The ad industry's self-regulator is still not satisfied with Sprint's efforts to make its 50% off promotions more clear to consumers, and it's asking the FCC to step in.


The Federal Communications Commission is being asked to look into Sprint's "Save 50%" advertising claims.

The National Advertising Division, a self-regulating body within the advertising industry, said Friday that it wants the FCC to review Sprint's ads, after the wireless company failed to revise its claims that customers could slash their phone bills by 50 percent.

NAD investigated Sprint's advertising claims earlier this year following complaints from T-Mobile, which accused Sprint of misleading customers by not clearly showing its rate comparisons only applied to specific T-Mobile plans. T-Mobile also took issue with Sprint's $36 activation fee, which wasn't described in advertised comparisons. Sprint offered fine print in its ads explaining the details of its plans, but NAD sided with T-Mobile and said that was not enough.

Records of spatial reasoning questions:
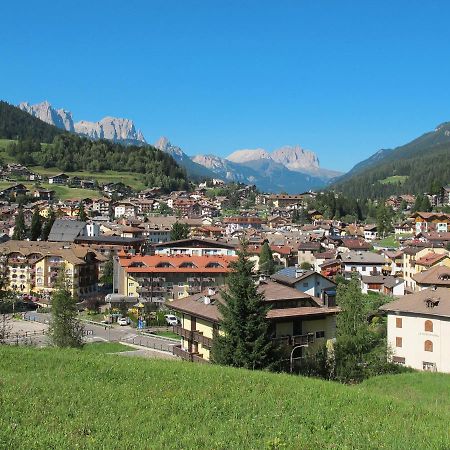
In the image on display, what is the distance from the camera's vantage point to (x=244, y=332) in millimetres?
24297

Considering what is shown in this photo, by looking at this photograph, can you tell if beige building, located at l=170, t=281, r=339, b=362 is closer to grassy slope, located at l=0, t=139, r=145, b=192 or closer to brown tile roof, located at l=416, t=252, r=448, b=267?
brown tile roof, located at l=416, t=252, r=448, b=267

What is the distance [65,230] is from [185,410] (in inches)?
3324

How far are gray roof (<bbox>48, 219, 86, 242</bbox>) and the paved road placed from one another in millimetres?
36107

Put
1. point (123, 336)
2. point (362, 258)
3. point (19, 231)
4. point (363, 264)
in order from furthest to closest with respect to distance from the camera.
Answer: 1. point (19, 231)
2. point (362, 258)
3. point (363, 264)
4. point (123, 336)

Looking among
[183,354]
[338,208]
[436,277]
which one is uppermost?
[338,208]

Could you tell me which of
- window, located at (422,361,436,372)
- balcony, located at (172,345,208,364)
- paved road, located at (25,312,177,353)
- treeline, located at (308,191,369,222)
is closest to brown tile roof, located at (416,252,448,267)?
window, located at (422,361,436,372)

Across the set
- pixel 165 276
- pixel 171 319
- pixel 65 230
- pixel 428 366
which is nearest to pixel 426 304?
pixel 428 366

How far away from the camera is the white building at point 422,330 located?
37500 mm

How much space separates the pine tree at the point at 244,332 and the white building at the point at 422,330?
1595cm

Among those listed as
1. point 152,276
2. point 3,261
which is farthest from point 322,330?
point 3,261

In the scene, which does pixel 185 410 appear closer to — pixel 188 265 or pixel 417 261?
pixel 188 265

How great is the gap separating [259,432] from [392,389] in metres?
14.7

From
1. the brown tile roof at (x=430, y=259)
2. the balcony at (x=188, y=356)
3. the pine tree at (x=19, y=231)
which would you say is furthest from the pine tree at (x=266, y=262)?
the balcony at (x=188, y=356)

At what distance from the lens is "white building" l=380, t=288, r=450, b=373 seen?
37.5 m
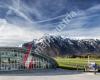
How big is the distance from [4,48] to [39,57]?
8.92 meters

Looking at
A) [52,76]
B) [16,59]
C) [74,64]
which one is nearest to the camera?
[52,76]

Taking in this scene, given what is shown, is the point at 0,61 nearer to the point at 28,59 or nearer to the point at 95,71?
the point at 28,59

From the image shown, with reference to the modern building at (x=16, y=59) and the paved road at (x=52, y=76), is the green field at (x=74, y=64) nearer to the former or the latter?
the modern building at (x=16, y=59)

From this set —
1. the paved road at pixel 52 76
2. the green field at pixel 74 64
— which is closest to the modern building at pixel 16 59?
the green field at pixel 74 64

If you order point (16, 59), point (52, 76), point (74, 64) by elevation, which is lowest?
point (52, 76)

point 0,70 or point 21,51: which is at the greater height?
point 21,51

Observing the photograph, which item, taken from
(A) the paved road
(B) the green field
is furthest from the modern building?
(A) the paved road

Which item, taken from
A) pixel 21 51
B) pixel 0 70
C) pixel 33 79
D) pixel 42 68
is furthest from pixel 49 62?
pixel 33 79

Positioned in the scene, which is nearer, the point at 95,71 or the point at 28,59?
the point at 95,71

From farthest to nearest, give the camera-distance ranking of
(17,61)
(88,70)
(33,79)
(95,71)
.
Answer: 1. (17,61)
2. (88,70)
3. (95,71)
4. (33,79)

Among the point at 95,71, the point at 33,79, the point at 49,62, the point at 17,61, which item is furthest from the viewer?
the point at 49,62

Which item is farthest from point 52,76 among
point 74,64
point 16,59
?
point 74,64

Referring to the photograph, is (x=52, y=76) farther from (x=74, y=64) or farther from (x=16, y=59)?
(x=74, y=64)

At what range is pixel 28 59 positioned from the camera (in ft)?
220
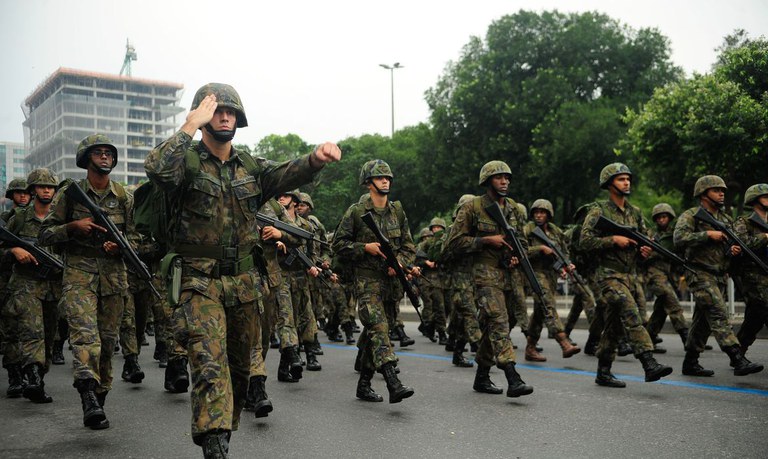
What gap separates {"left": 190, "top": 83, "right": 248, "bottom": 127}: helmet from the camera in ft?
15.1

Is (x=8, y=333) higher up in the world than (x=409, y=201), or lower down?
lower down

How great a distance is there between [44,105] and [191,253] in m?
109

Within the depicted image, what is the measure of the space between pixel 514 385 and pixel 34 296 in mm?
4877

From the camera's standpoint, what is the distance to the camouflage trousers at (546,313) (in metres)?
9.87

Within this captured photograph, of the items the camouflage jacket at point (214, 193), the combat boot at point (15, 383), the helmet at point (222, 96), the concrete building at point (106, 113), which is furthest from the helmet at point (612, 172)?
the concrete building at point (106, 113)

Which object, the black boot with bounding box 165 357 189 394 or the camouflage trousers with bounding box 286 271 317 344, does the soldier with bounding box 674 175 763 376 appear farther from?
the black boot with bounding box 165 357 189 394

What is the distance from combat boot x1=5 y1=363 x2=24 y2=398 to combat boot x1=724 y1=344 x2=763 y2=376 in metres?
7.28

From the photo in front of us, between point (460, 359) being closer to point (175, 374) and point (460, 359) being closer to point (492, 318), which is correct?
point (492, 318)

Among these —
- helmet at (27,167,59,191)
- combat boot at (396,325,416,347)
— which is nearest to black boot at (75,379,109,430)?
helmet at (27,167,59,191)

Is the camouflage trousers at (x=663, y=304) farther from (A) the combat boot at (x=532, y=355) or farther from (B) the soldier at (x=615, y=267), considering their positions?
(B) the soldier at (x=615, y=267)

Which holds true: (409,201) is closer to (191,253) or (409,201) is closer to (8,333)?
(8,333)

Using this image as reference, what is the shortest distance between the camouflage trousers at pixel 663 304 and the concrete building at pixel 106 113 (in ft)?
276

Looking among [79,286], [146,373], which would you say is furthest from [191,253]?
[146,373]

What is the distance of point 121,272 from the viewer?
668cm
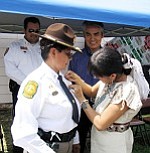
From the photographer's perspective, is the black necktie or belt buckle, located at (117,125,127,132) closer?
the black necktie

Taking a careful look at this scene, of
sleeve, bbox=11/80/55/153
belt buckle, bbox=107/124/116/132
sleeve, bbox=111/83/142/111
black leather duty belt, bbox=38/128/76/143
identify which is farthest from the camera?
belt buckle, bbox=107/124/116/132

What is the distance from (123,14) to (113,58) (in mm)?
789

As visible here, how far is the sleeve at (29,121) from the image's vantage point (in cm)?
169

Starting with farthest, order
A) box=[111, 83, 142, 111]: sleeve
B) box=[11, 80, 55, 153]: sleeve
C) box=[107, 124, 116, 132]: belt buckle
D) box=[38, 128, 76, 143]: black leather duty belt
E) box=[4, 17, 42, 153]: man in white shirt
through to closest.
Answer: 1. box=[4, 17, 42, 153]: man in white shirt
2. box=[107, 124, 116, 132]: belt buckle
3. box=[111, 83, 142, 111]: sleeve
4. box=[38, 128, 76, 143]: black leather duty belt
5. box=[11, 80, 55, 153]: sleeve

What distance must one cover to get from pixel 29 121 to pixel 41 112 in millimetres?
94

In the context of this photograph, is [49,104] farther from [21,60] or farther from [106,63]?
[21,60]

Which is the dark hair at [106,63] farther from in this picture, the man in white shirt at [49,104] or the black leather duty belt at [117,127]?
the black leather duty belt at [117,127]

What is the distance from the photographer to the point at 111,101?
2.00 metres

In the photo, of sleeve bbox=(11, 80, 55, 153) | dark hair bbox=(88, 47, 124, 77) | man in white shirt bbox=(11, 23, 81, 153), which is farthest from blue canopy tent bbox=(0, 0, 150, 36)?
sleeve bbox=(11, 80, 55, 153)

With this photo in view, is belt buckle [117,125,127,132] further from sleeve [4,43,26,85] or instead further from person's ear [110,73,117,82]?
sleeve [4,43,26,85]

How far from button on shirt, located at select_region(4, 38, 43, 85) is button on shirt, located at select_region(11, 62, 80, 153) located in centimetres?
197

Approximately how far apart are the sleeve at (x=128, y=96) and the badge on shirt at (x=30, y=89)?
1.70 feet

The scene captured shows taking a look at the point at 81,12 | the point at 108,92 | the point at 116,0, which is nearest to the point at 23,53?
the point at 116,0

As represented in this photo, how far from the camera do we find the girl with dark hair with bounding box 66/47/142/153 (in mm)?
1913
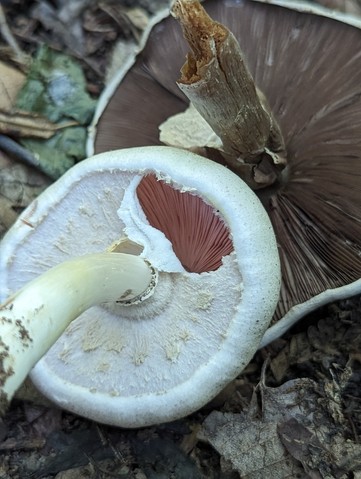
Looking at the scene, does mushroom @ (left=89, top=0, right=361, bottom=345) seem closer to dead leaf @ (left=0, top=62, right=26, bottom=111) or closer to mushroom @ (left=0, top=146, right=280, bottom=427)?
mushroom @ (left=0, top=146, right=280, bottom=427)

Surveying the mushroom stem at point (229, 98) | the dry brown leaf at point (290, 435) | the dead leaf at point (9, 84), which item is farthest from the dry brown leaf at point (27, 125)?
the dry brown leaf at point (290, 435)

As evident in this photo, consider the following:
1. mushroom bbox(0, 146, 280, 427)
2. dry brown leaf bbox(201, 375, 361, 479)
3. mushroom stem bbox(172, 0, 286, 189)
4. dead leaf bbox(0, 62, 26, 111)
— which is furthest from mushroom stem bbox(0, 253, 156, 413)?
dead leaf bbox(0, 62, 26, 111)

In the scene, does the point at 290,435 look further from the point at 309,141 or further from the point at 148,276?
the point at 309,141

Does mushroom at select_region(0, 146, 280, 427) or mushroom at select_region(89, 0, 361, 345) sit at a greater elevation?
mushroom at select_region(89, 0, 361, 345)

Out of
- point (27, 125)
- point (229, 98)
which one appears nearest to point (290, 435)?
point (229, 98)

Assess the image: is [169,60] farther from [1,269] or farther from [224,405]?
[224,405]

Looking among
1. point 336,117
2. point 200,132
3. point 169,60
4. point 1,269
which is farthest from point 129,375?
point 169,60
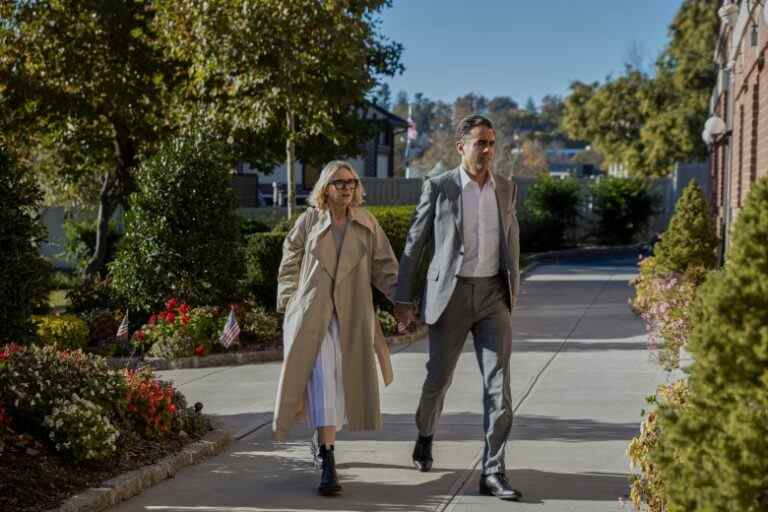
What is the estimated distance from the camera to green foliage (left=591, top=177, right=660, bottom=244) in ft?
105

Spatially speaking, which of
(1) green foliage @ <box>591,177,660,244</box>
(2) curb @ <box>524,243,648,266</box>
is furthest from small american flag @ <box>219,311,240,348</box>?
(1) green foliage @ <box>591,177,660,244</box>

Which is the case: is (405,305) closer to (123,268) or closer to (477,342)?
(477,342)

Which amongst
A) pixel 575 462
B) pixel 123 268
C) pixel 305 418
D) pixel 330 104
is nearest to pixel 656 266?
pixel 330 104

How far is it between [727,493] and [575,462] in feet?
11.3

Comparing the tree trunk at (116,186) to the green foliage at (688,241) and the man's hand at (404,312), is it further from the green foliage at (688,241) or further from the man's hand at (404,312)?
the man's hand at (404,312)

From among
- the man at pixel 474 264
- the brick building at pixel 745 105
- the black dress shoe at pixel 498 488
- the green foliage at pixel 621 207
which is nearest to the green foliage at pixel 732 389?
the black dress shoe at pixel 498 488

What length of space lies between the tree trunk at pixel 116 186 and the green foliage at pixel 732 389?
678 inches

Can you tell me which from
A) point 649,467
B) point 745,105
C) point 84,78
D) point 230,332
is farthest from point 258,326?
point 745,105

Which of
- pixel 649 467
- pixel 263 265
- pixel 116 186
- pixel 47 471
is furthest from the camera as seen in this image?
pixel 116 186

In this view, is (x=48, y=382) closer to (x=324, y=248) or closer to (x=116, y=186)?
(x=324, y=248)

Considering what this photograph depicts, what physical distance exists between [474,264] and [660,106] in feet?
136

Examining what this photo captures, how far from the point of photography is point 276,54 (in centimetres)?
1577

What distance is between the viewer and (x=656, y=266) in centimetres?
1448

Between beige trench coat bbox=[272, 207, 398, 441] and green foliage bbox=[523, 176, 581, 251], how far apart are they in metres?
23.6
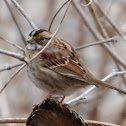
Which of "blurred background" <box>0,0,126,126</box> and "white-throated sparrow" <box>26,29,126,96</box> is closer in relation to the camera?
"white-throated sparrow" <box>26,29,126,96</box>

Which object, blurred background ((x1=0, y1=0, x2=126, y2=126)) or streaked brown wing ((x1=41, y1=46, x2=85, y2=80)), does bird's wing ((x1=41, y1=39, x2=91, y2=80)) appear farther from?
blurred background ((x1=0, y1=0, x2=126, y2=126))

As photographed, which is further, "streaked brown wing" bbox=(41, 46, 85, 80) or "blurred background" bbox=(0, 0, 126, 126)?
"blurred background" bbox=(0, 0, 126, 126)

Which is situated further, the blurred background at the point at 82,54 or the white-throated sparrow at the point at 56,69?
the blurred background at the point at 82,54

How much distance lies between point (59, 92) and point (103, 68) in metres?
2.68

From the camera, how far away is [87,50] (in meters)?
6.14

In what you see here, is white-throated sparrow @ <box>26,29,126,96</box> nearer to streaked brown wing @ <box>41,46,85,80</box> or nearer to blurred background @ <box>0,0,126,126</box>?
streaked brown wing @ <box>41,46,85,80</box>

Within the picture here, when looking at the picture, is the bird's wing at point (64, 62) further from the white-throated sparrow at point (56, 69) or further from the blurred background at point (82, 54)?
the blurred background at point (82, 54)

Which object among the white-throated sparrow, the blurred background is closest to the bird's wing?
the white-throated sparrow

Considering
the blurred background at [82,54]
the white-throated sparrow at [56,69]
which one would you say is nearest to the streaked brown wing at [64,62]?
the white-throated sparrow at [56,69]

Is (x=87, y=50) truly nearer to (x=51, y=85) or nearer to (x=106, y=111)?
(x=106, y=111)

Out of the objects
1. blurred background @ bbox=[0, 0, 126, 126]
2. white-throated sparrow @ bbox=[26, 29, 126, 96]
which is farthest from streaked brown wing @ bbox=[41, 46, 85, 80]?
blurred background @ bbox=[0, 0, 126, 126]

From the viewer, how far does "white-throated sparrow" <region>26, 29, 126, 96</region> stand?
10.0ft

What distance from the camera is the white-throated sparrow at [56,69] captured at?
3062 mm

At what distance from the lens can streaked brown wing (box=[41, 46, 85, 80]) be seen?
3104mm
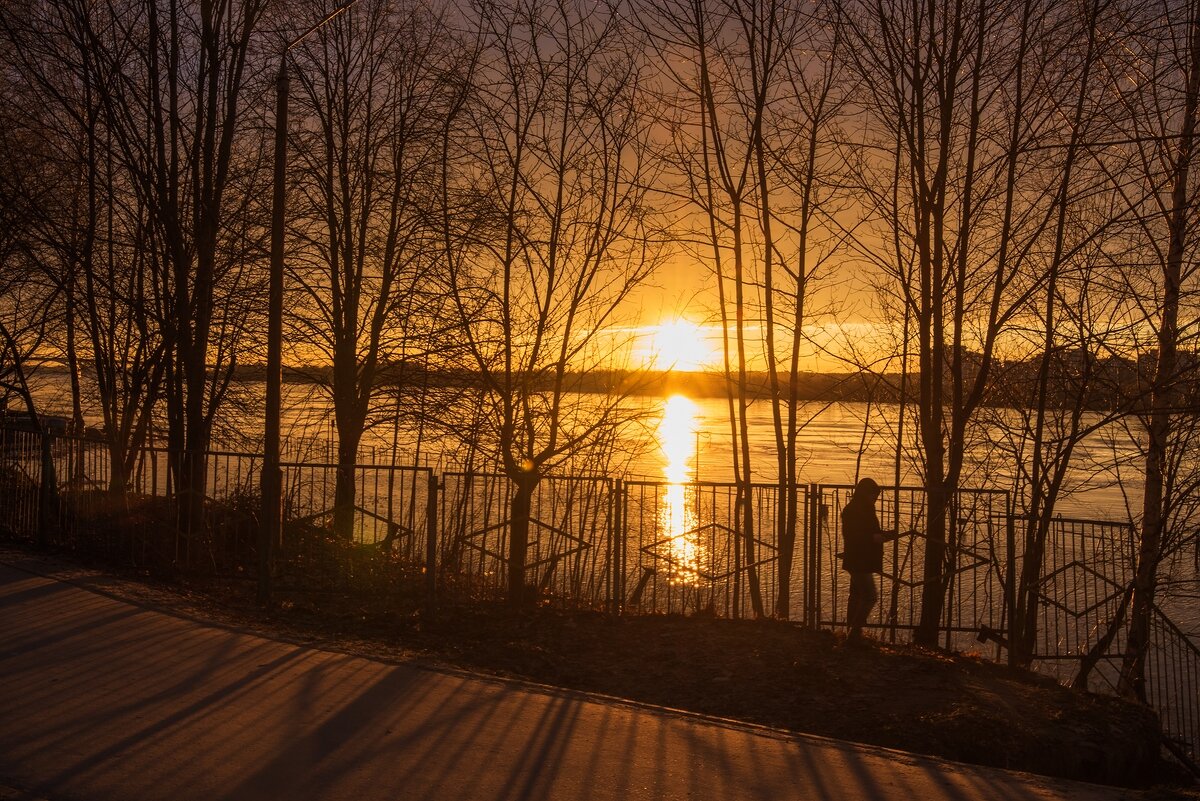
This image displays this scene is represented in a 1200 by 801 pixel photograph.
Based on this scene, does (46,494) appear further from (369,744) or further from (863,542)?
(863,542)

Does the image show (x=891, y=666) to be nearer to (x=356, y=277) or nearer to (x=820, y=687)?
(x=820, y=687)

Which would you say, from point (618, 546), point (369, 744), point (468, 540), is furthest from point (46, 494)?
point (369, 744)

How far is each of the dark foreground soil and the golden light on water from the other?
1733 mm

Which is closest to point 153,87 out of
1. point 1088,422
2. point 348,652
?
point 348,652

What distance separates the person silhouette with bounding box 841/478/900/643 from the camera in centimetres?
1012

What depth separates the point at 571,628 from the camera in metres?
10.3

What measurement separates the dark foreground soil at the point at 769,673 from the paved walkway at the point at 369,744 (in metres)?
0.87

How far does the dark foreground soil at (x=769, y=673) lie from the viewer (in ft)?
24.2

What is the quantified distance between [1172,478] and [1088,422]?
2.37m

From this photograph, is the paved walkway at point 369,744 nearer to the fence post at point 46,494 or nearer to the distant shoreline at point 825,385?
the fence post at point 46,494

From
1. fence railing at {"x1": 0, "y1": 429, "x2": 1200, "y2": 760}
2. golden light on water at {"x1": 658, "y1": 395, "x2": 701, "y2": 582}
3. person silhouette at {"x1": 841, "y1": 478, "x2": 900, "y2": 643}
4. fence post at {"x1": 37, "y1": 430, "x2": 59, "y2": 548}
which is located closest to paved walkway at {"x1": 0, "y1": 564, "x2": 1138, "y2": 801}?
fence railing at {"x1": 0, "y1": 429, "x2": 1200, "y2": 760}

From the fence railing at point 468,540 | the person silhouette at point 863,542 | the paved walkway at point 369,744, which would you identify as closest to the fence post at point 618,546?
the fence railing at point 468,540

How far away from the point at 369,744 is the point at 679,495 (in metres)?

§ **Goal 1**: Reproduce the Sprint advertising text word for word from "The National Advertising" to "by 50 percent.".
§ **Goal 2**:
Answer these questions from the Sprint advertising text:
(a) Which company's complaints led NAD to investigate Sprint's advertising claims?
(b) How much was the Sprint activation fee that T-Mobile objected to?
(c) On what day did the National Advertising Division say it wants the FCC to review Sprint's ads?
§ **Goal 3**: Can you rewrite the paragraph of the Sprint advertising text beginning "NAD investigated Sprint's advertising claims" as a short list that keeps its main facts?

§ **Task result 1**:
The National Advertising Division, a self-regulating body within the advertising industry, said Friday that it wants the FCC to review Sprint's ads, after the wireless company failed to revise its claims that customers could slash their phone bills by 50 percent.

§ **Task result 2**:
(a) T-Mobile
(b) $36
(c) Friday

§ **Task result 3**:
- NAD investigated Sprint's advertising claims earlier this year after complaints from T-Mobile.
- T-Mobile said Sprint misled customers by not clearly showing that its rate comparisons applied only to specific T-Mobile plans.
- T-Mobile also objected that Sprint's $36 activation fee wasn't described in the advertised comparisons.
- Sprint's ads included fine print explaining its plans, but NAD sided with T-Mobile and found this was not enough.